Altas capacidades en niñas: por qué se detectan mucho menos
Para: Familia en la sospecha · Docente u orientación
No hay razón para pensar que las altas capacidades se repartan de forma desigual por sexo, y sin embargo se detectan bastante menos en niñas. El motivo no es que las tengan menos: es que se camuflan más y el sesgo de quien observa las hace invisibles.
Hay un dato incómodo: se identifican bastantes menos niñas que niños con altas capacidades. Y no hay ninguna razón para pensar que la capacidad se reparta de forma desigual entre unos y otras. Entonces, ¿qué está pasando? La respuesta no está en las niñas, sino en cómo las miramos.
No es que tengan menos, es que se ven menos
Varios factores se combinan para hacer invisibles a las niñas de altas capacidades:
- Se camuflan más. Desde muy pronto, muchas niñas tienden a adaptarse al grupo, a no destacar, a rebajar lo que saben para encajar. Es un aprendizaje social que las lleva a esconder su capacidad.
- Rinden "bien" y sin ruido. Muchas son buenas alumnas, discretas, que no molestan. Como no dan problemas, nadie se plantea evaluarlas: pasan por "aplicadas" y ya está.
- El sesgo del observador. El tópico del "niño genio" tiene rostro de niño. Ante los mismos indicadores, se tiende a interpretar la capacidad de un niño como talento y la de una niña como esfuerzo o madurez.

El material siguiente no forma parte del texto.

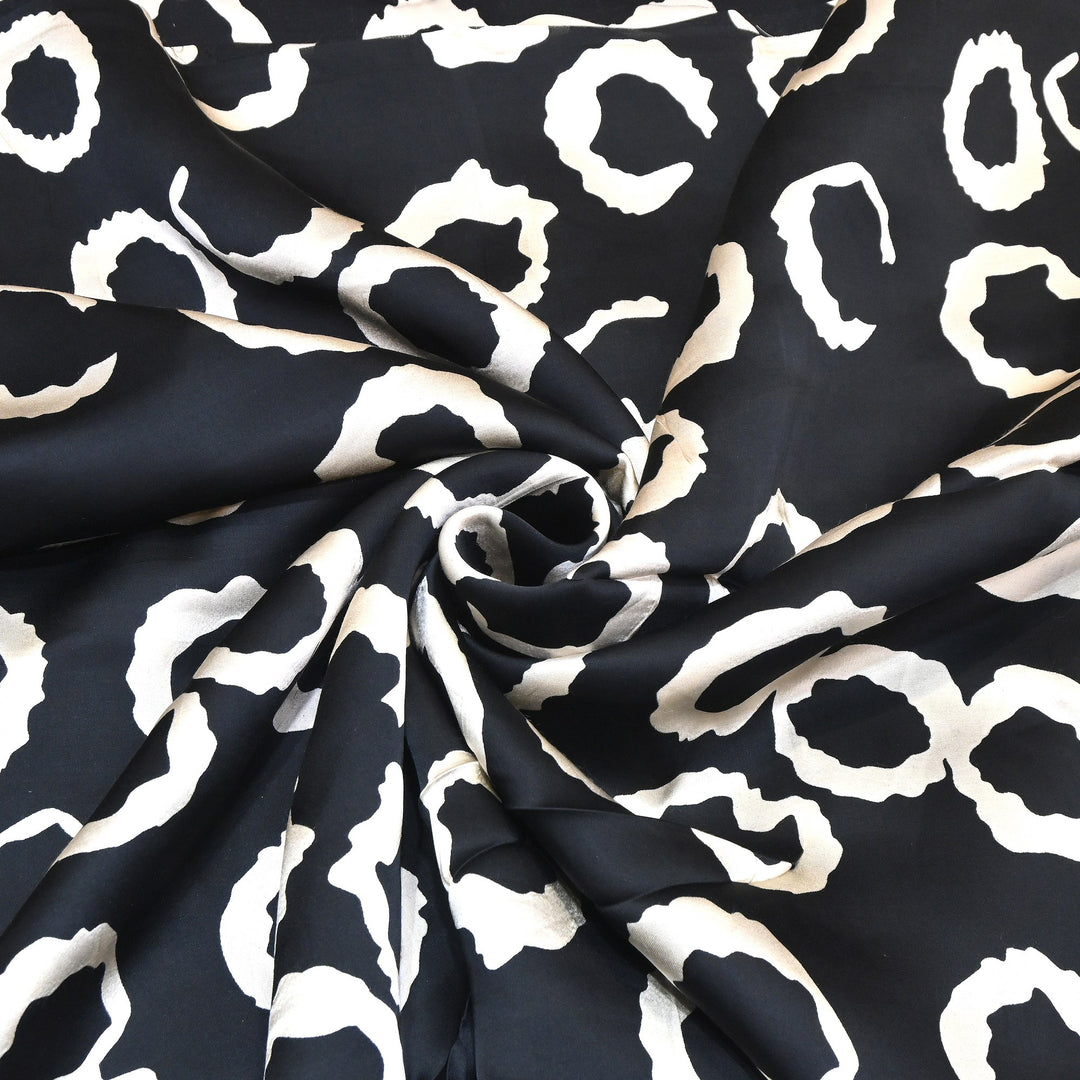 Bemberg Satin Digital Print Fabric | Soft Luxury Designer Fabric | 001333-15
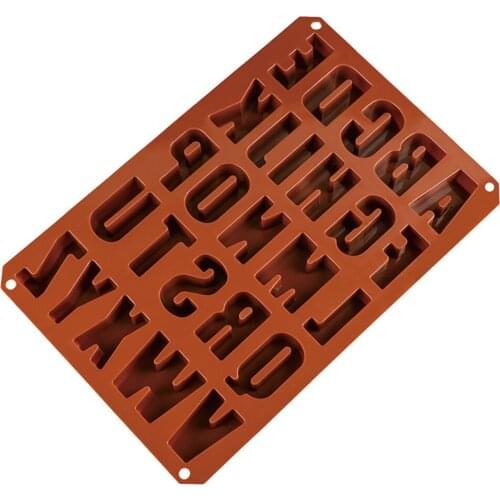 26 Hole English Alphabet Chocolate Mold Food Grade Non-stick Tool DIY Baking Utensils Silicone Cake Mold 33.5x22.5x2.6 cm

- La presión social. A menudo se refuerza en ellas la simpatía y la adaptación por encima de la ambición intelectual.
Cómo suele manifestarse
En las niñas, las altas capacidades pueden asomar de formas fáciles de pasar por alto: una gran sensibilidad y madurez aparente, perfeccionismo, mundo interior intenso, lectura voraz, preocupación por temas profundos, un fuerte sentido de la justicia. Rasgos que, al no encajar con el estereotipo ruidoso, se leen como "es muy buena niña" en lugar de "quizá tenga altas capacidades".
El coste de no verlas
Una niña con altas capacidades no detectada puede aprender a hacerse pequeña, a esconder lo que sabe, a no arriesgar. Con los años, eso se traduce en menos oportunidades, síndrome del impostor y una idea de sí misma que no se corresponde con su capacidad. Muchas mujeres que se descubren de adultas describen exactamente ese camino.
Qué podemos hacer
- Mirar a las niñas con las mismas gafas. Ante los mismos indicadores, plantear la evaluación igual que con un niño.
- No premiar solo la adaptación. Valorar también su curiosidad, sus ideas y su ambición intelectual.
- Ofrecerles referentes de mujeres en todos los campos.
- Desconfiar del "es que es muy madura". A veces esa madurez tapa una capacidad que nadie ha nombrado.
Ver a las niñas es el primer paso para dejar de perderlas. Y son muchas.